→ Given problem 1: According to the post on Scribd removing comics, when did Scribd say it had emailed comics readers about the change?

## Start Source extract

Scribd says goodbye to comics

comics-999504_1920Yesterday,  Nate from The Digital Reader reported that subscription service Scribd has removed comic books from its services. According to the article, Scribd confirmed the deletion in a statement, noting that few users had taken advantage of the comics content. They also said that they had notified comics readers via email in early December.

Now, while I am not a comics reader, I am a Scribd subscriber and can testify to the fact that I certainly did not receive any notice of changes to the service. And while I hadn’t read any comics through the service, as a customer, I would have at least expected to be notified of that significant of a change to its catalog.

Over the past several years, Scribd has made several adjustments to their all-you-can-read subscription service. The service removed the lion’s share of romance novels, decreased the number of audiobooks and finally went to a limited credit system with a rotating selection of free content. The sum total of these changes left many customers extremely dissatisfied.

There are several aspects to this change that are particularly disturbing. First and foremost is the lack of communication on Scribd’s part. One cannot help but wonder if Scribd was hoping to slide the change in under the radar of its main bulk of subscribers. Scribd faced a huge amount of public blowback over the previous paring down of its service. Scribd itself acknowledged that the the comics selection was underutilized. I also suspect  that comics readers may be a lot like romance readers in the amount of content that they consume. They may have decided it was more beneficial to the bottom line to alienate a smaller section of their customer base to save money.

## End Source extract
## Start Dataset rows

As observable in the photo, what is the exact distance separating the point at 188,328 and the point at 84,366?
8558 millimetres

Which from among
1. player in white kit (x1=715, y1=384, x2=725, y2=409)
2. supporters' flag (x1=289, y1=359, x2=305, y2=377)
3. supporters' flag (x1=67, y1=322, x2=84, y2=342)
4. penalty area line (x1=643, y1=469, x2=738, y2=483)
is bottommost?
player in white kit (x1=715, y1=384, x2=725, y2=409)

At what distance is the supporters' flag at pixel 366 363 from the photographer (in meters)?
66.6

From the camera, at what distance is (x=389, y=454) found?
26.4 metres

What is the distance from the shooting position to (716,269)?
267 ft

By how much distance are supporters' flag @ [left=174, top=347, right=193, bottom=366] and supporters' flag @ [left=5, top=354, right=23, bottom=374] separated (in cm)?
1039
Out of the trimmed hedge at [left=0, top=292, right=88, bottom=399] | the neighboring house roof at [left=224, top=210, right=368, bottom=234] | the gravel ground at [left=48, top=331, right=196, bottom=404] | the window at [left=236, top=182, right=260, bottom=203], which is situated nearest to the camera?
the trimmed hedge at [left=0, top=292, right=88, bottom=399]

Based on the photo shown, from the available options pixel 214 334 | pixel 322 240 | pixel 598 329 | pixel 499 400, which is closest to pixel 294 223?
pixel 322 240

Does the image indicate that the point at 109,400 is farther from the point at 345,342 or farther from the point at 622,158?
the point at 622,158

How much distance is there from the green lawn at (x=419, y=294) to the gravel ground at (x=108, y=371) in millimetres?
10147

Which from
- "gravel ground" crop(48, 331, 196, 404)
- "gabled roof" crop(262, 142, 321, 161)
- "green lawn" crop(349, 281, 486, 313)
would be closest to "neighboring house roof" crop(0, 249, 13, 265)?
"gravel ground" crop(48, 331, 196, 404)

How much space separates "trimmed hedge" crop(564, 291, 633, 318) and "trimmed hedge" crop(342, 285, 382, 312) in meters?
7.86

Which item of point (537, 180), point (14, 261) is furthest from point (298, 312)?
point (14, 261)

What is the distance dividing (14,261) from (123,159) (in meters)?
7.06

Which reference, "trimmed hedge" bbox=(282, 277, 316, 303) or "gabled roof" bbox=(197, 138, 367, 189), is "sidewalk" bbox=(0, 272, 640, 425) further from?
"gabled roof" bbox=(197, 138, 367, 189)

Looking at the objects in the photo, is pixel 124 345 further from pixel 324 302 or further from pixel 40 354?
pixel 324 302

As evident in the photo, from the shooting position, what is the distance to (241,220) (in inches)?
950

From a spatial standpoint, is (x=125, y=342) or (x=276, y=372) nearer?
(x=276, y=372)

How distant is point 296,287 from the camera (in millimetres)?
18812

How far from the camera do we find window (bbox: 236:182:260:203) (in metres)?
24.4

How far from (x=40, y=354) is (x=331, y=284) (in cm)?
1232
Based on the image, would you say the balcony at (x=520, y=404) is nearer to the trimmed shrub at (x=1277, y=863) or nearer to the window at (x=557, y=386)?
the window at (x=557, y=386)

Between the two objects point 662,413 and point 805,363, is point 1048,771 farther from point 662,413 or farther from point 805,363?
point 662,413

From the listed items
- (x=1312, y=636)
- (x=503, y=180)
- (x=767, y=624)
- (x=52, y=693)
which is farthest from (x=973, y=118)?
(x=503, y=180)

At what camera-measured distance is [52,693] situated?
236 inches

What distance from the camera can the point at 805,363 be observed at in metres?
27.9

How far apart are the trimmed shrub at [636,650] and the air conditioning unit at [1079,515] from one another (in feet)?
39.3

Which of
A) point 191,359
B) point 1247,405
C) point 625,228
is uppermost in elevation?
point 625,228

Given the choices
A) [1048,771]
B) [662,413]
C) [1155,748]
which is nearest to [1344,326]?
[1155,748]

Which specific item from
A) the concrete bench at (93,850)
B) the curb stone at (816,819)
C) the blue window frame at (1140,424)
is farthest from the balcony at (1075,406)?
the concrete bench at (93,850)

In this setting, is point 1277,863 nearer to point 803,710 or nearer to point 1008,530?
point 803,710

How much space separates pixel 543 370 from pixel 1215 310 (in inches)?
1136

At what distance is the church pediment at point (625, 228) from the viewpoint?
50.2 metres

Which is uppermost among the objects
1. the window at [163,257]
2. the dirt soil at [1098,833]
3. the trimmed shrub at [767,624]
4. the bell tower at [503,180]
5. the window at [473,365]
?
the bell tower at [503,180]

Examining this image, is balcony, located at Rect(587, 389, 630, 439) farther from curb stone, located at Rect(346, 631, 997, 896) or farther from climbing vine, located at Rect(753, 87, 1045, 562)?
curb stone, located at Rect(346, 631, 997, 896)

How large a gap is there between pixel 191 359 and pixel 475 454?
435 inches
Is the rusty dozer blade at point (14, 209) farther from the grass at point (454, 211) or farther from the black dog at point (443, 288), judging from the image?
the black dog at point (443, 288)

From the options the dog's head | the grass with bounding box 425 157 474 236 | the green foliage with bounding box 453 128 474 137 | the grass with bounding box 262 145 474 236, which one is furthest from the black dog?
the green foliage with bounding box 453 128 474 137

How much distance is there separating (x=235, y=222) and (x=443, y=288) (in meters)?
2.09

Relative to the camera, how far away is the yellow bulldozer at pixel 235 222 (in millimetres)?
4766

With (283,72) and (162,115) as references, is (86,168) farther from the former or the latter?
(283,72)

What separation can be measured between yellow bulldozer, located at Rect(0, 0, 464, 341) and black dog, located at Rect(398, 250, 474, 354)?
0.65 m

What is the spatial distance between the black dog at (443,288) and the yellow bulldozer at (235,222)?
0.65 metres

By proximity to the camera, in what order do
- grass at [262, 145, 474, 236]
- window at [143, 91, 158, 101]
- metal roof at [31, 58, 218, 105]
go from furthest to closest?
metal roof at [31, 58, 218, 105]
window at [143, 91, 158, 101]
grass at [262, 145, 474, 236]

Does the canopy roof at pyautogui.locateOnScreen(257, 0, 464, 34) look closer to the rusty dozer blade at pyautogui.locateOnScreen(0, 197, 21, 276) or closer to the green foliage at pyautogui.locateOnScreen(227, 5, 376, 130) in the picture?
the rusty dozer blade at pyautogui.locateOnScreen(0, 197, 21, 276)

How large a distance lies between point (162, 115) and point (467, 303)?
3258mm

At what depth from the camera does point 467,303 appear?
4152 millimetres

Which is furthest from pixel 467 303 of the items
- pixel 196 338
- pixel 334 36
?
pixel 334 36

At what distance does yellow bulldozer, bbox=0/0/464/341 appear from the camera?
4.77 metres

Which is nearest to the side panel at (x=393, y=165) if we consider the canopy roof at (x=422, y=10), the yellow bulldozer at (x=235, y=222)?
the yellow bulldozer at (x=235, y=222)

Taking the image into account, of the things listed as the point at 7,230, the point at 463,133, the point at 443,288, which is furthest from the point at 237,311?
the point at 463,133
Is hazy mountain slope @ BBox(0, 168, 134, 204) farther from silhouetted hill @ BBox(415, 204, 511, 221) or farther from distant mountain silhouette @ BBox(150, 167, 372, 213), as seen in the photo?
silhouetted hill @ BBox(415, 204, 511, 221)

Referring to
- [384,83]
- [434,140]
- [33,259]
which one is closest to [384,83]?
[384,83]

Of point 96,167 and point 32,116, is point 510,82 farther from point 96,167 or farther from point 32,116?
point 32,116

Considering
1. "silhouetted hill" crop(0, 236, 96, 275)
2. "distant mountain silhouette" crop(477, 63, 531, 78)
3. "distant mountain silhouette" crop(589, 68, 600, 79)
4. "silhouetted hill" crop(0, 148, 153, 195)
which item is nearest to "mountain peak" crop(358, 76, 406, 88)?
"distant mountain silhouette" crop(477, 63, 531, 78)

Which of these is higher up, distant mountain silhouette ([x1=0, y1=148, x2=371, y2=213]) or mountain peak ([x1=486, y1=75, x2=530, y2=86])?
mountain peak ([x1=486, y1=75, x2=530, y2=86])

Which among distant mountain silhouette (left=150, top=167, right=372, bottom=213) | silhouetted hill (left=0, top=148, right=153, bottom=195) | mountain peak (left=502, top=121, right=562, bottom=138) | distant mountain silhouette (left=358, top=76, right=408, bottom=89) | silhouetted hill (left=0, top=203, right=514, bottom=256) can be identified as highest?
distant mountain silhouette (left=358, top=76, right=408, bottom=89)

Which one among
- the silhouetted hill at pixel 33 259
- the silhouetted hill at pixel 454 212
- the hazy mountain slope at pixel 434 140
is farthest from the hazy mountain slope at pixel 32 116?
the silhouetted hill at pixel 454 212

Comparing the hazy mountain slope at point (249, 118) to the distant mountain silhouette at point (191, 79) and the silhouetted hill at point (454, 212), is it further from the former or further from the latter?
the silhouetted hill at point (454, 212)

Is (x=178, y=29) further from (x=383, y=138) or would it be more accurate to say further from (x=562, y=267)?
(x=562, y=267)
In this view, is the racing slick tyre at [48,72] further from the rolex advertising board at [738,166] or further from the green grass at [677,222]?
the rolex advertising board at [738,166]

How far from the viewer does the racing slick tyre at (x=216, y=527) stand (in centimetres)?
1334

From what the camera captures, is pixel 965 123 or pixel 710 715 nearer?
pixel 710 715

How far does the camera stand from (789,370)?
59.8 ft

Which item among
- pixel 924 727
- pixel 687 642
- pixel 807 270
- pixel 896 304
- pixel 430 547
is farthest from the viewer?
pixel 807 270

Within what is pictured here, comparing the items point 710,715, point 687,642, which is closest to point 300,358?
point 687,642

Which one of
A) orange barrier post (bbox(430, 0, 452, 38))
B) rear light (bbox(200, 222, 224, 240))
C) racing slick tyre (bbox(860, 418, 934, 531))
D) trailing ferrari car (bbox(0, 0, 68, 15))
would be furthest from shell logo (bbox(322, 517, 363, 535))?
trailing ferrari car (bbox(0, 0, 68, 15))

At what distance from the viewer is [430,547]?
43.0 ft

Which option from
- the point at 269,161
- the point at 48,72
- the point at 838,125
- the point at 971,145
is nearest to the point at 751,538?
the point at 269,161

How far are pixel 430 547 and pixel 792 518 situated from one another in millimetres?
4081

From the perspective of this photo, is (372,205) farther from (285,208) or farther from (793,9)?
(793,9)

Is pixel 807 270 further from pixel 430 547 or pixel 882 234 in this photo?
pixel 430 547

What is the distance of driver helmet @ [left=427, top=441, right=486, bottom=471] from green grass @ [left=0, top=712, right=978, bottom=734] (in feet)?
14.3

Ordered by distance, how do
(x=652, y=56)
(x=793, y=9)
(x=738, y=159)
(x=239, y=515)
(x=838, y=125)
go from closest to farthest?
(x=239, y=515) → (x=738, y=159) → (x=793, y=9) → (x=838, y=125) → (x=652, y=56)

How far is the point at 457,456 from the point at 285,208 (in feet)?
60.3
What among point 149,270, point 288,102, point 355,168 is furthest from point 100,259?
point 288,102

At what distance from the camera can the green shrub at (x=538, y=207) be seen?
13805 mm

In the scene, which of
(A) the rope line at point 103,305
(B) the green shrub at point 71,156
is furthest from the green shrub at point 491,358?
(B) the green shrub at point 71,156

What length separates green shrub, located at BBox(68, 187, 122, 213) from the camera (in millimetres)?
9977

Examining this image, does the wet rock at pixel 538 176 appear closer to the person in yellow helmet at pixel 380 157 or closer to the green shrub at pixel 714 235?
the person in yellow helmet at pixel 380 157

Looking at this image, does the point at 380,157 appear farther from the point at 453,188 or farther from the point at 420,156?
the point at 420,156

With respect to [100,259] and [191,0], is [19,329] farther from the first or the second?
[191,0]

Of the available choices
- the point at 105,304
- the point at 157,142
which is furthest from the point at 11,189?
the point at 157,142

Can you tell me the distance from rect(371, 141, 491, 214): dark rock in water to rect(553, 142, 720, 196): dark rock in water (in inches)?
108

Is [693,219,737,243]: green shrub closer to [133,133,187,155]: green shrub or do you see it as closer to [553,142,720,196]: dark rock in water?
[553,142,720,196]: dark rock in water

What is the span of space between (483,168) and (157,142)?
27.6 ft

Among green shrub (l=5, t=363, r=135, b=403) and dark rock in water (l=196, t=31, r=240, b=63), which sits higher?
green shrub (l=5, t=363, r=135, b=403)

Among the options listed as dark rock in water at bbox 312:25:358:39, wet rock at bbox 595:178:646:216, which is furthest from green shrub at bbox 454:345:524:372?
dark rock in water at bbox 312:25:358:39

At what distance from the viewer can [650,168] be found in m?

## End Dataset rows

→ Given problem 2: Locate every line of the records that contains the word "large" and copy each of those lines.

→ Expected output 1: In early December.

→ Expected output 2:
How large a gap is there between pixel 191 359 and pixel 475 454?
How large a distance lies between point (162, 115) and point (467, 303)?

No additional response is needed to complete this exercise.